• [WHAT THIS TASK INVOLVES] Report each line of the entries below that has the word "site" in it.

• [RECORDS TO PROCESS]
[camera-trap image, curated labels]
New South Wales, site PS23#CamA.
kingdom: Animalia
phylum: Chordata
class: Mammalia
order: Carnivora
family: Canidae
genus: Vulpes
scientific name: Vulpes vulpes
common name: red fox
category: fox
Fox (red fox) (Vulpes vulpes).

...

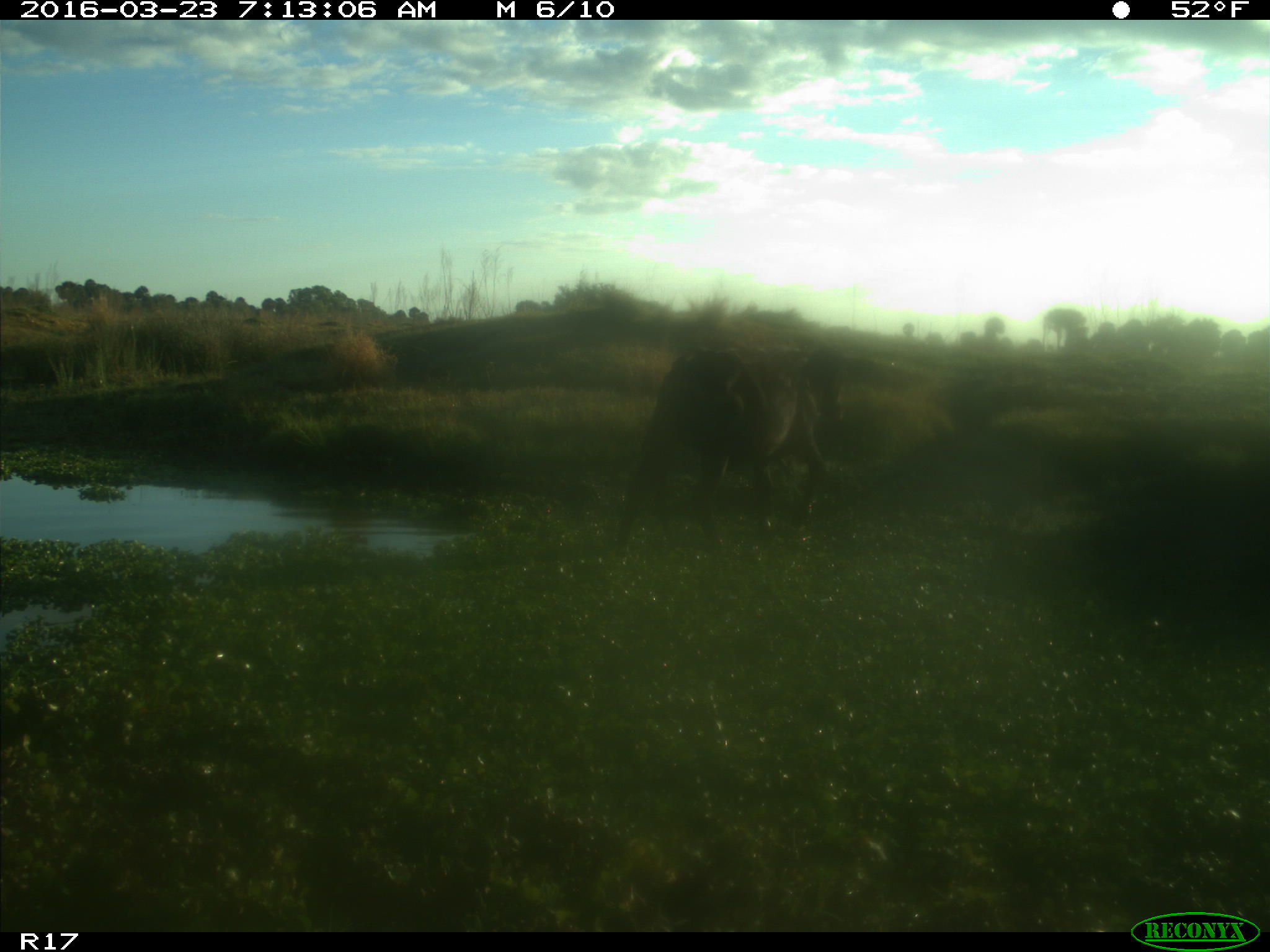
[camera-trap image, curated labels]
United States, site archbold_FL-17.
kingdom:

• [RESPONSE BOX]
New South Wales, site PS23#CamA.
United States, site archbold_FL-17.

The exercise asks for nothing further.